2017 Workshop: High Latitude System Frontiers

The magnetosphere, ionosphere, and thermosphere act as a coherently integrated system to solar drivers. This ‘system science’ approach is well recognized as the path forward for advancing space weather predictive capabilities as embraced by the CEDAR Strategic Plan, the NRC Decadal Survey, and, most recently, the OSTP Space Weather Action Plan. Nowhere is this systems approach more necessary than at high geomagnetic latitudes, where solar wind power dissipates within the geospace system through a cascade of ineracting processes, with physical scales ranging from 1000’s of kilometers (e.g., global convection, region 1 and 2 currents) to 10’s of meters (e.g., dispersive Alfven waves, plasma instabilities).

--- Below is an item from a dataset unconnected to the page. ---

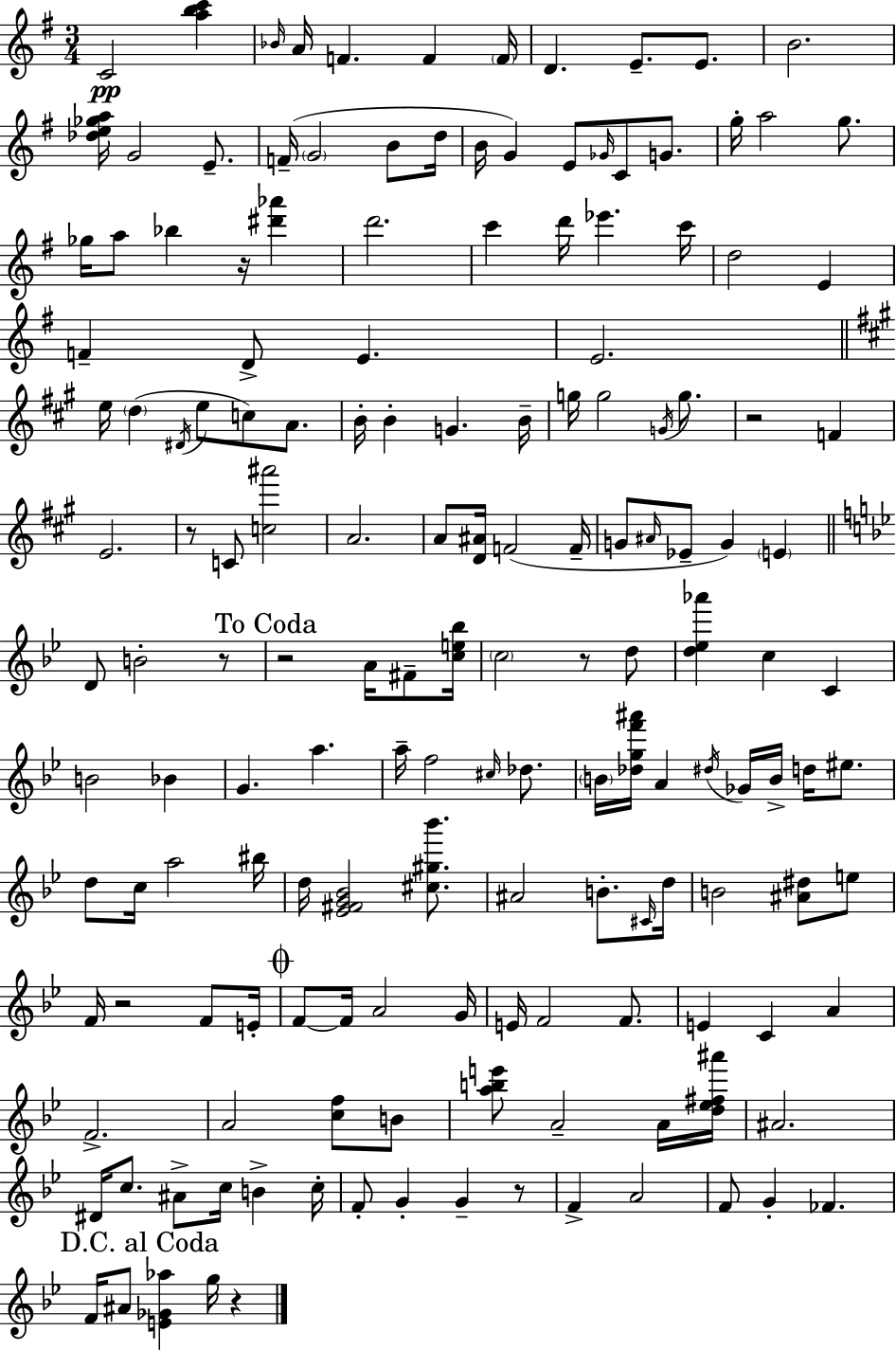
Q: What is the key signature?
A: E minor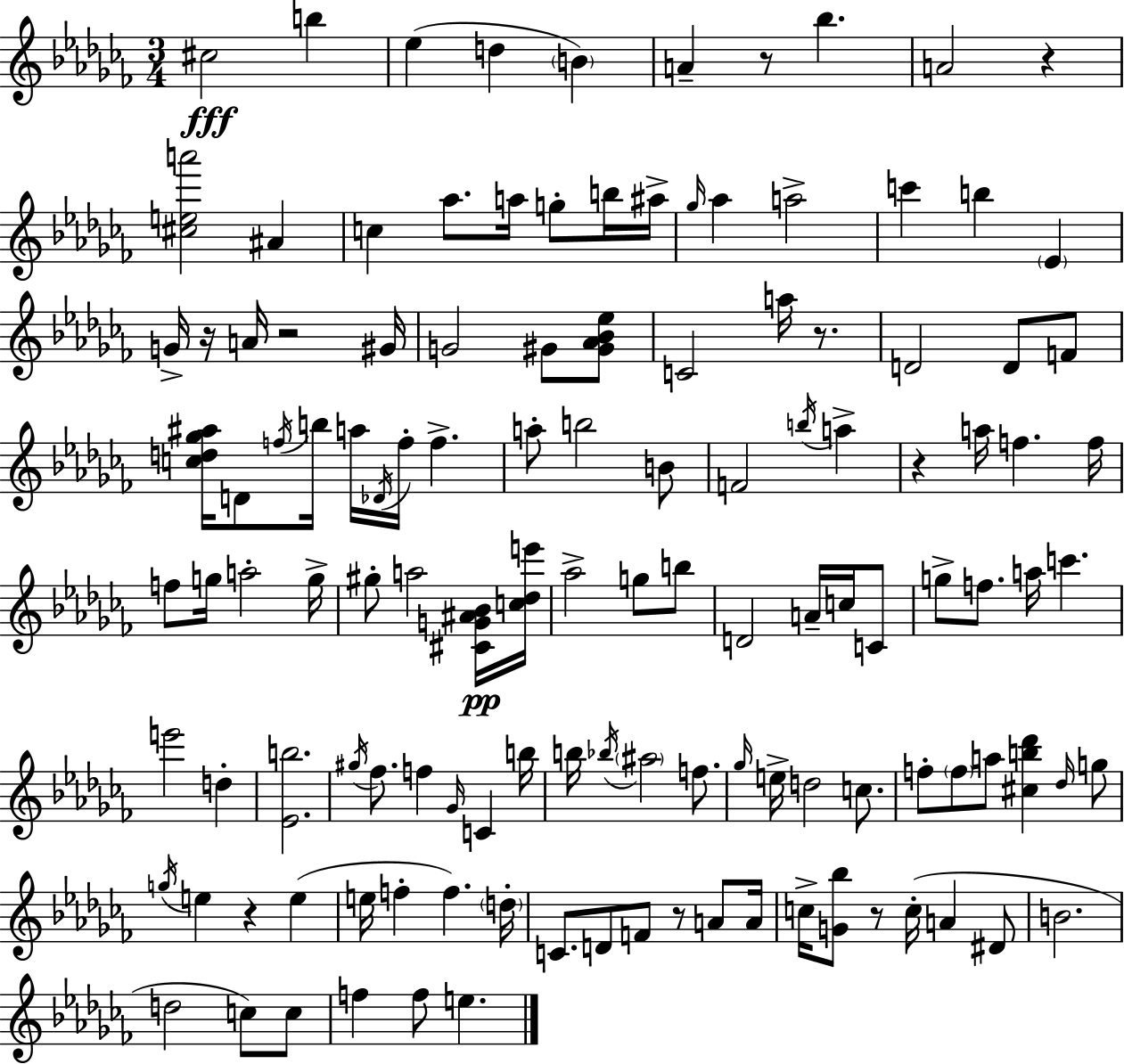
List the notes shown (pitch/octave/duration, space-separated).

C#5/h B5/q Eb5/q D5/q B4/q A4/q R/e Bb5/q. A4/h R/q [C#5,E5,A6]/h A#4/q C5/q Ab5/e. A5/s G5/e B5/s A#5/s Gb5/s Ab5/q A5/h C6/q B5/q Eb4/q G4/s R/s A4/s R/h G#4/s G4/h G#4/e [G#4,Ab4,Bb4,Eb5]/e C4/h A5/s R/e. D4/h D4/e F4/e [C5,D5,Gb5,A#5]/s D4/e F5/s B5/s A5/s Db4/s F5/s F5/q. A5/e B5/h B4/e F4/h B5/s A5/q R/q A5/s F5/q. F5/s F5/e G5/s A5/h G5/s G#5/e A5/h [C#4,G4,A#4,Bb4]/s [C5,Db5,E6]/s Ab5/h G5/e B5/e D4/h A4/s C5/s C4/e G5/e F5/e. A5/s C6/q. E6/h D5/q [Eb4,B5]/h. G#5/s FES5/e. F5/q Gb4/s C4/q B5/s B5/s Bb5/s A#5/h F5/e. Gb5/s E5/s D5/h C5/e. F5/e F5/e A5/e [C#5,B5,Db6]/q Db5/s G5/e G5/s E5/q R/q E5/q E5/s F5/q F5/q. D5/s C4/e. D4/e F4/e R/e A4/e A4/s C5/s [G4,Bb5]/e R/e C5/s A4/q D#4/e B4/h. D5/h C5/e C5/e F5/q F5/e E5/q.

Recent years have witnessed a rapid expansion of networked instrumentation deployed to the geomagnetic polar regions. These observations are supported by increasingly sophisticated models and conjugate observations from orbital platforms (ePOP, SWARM, DMSP, Cubesats). Efforts to reconcile ground- and space-based perspectives have called into question our understanding of four key areas: (1) electromagnetic energy input and transfer in the geomagnetic polar regions, (2) sources and impacts of instabilities and turbulence on the high-latitude I-T system, (3) affects of extreme gradients on electrodynamic coupling with the polar magnetosphere, and (4) sources and mechanisms of high-latitude plasma escape. The purpose of this grand-challenge workshop is to provide a forum for the community of investigators addressing these and related processes in Earth’s open geomagnetic field region from disparate perspectives.